* _ACTION ITEM_:
Reproduce word for word the part of the commentary below on LeBron James's MVP award, from "But there won’t" up to and including "is still shocking.".

* _QUOTED PASSAGE_:
________________

But for LeBron James, it’s somehow another reflection of his failures, another illustration of what he’s not.

To be clear, James was the winner of the award as the AP reported Friday for good reason. He put in not the most efficient season of his career, or the most statistically significant. It wasn’t his best season defensively, he wasn’t the best player on the best team (a terrible way to decide the award) , and he certainly didn’t carry his team further than the other candidates given his sparkling supporting cast.

But for James, this was his most impactful season. You saw him everywhere, and you saw him controlling the game. Running the offense, finishing on the break, blocking chase downs, locking up the best perimeter players, locking up the best post players, playing in the post on offense, hitting shots on the outside. Even his fourth quarter foibles took a step up in the last month of the season. There should be nothing but celebration and praise for James’ play.

But there won’t be. There will, however, be a lot of this.

“That’s OK, LeBron, but where are your rings?”

and

“Individual MVPs don’t make champions.”

As if James, who did not lobby for this award, who did not ask for his third in four years, who never insinuated that this award means anything other than the respect of the voters, asked to be held by this standard, to be anointed as champion based on winning a Kia. I get it. The “Chosen One” tattoo. The King moniker which is as much a Nike marketing ploy as anything. There’s no doubting it’s obnoxious. But the bitterness surrounding what has truly been a magnificent season is still shocking.

James was voted the league’s most valuable player, but in his context, it means something entirely different. It would be a pain to fit on the trophy, but “Most Valuable Player despite a considerable portion of the voters  hating him and deliberately withholding votes last year based on his decision to hold a televised event regarding his free agency which probably also impacted this year’s vote and in  spite of a stunning revilement of the idea of going to play with the best of your peers in a league featuring six teams with multiple stars angling for a title in the playoffs” is a bit more accurate. James didn’t just win the vote this year, he won the vote despite people’s intentions.

________________

* _THE DATA_:
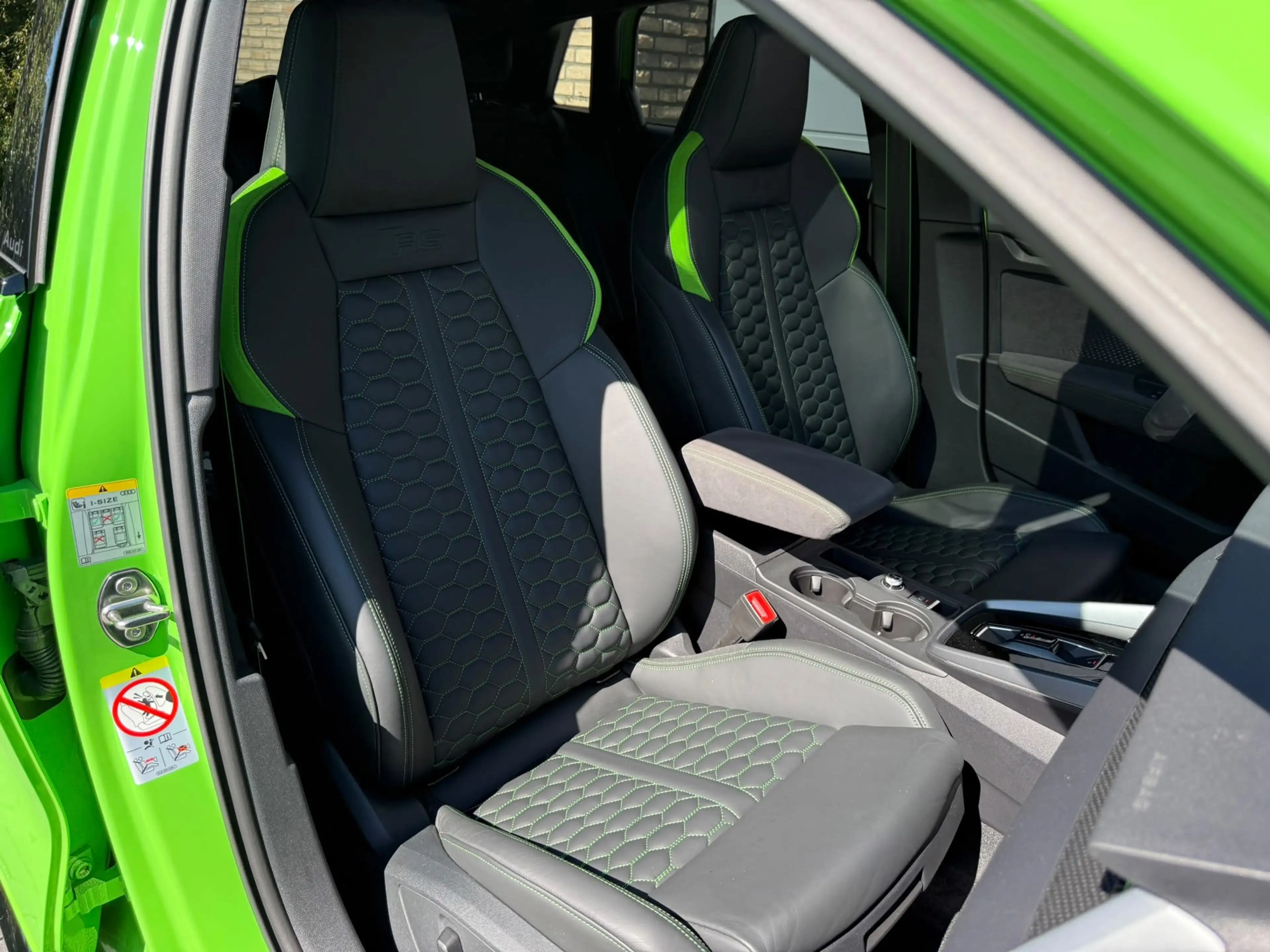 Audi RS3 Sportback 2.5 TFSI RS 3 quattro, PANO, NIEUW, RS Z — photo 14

________________

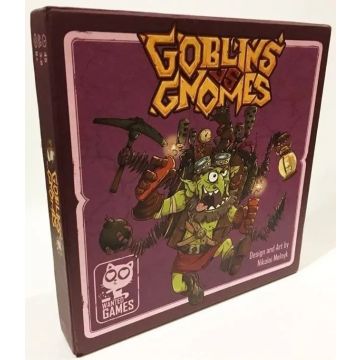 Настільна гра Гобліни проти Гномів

________________

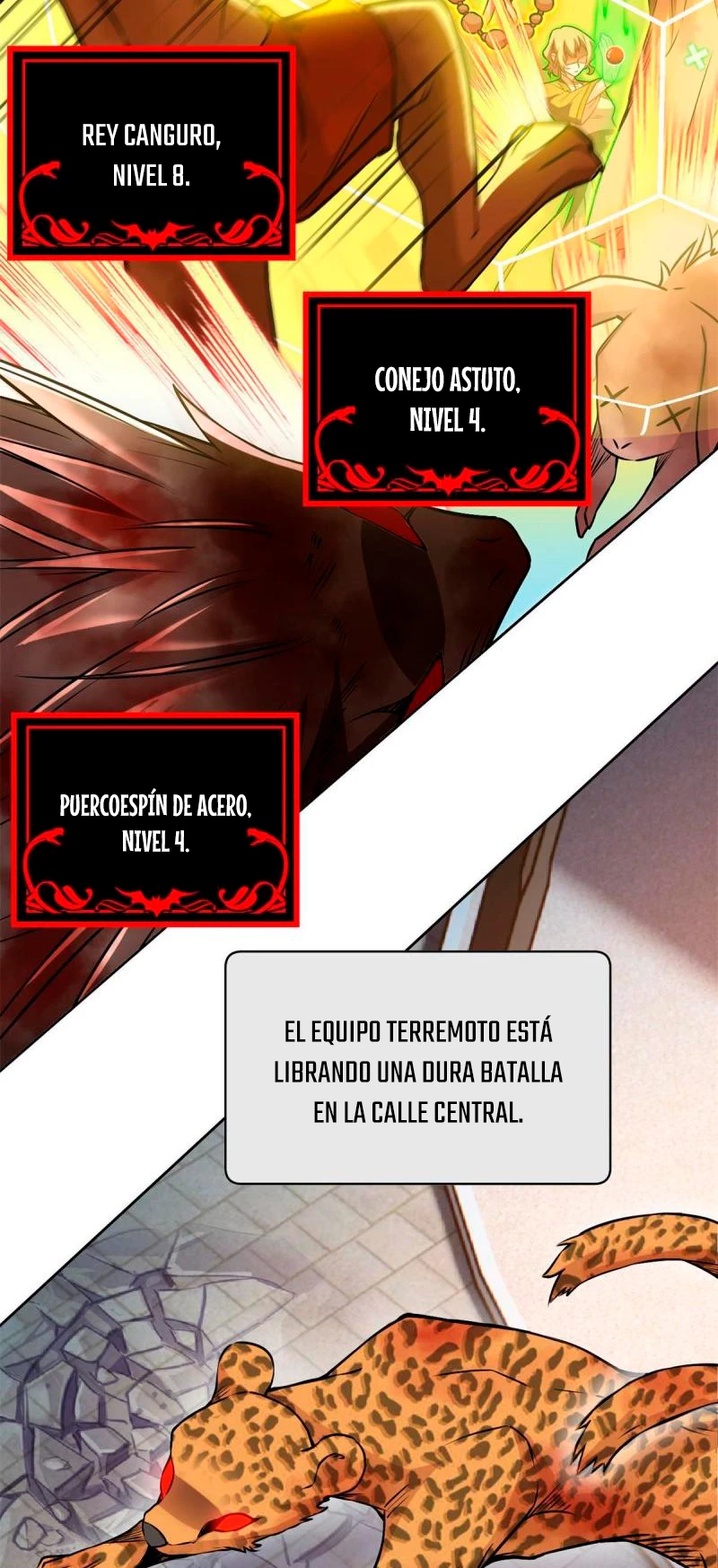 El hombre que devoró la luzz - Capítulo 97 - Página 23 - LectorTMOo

________________

* _TASK SOLUTION_:
But there won’t be. There will, however, be a lot of this.

“That’s OK, LeBron, but where are your rings?”

and

“Individual MVPs don’t make champions.”

As if James, who did not lobby for this award, who did not ask for his third in four years, who never insinuated that this award means anything other than the respect of the voters, asked to be held by this standard, to be anointed as champion based on winning a Kia. I get it. The “Chosen One” tattoo. The King moniker which is as much a Nike marketing ploy as anything. There’s no doubting it’s obnoxious. But the bitterness surrounding what has truly been a magnificent season is still shocking.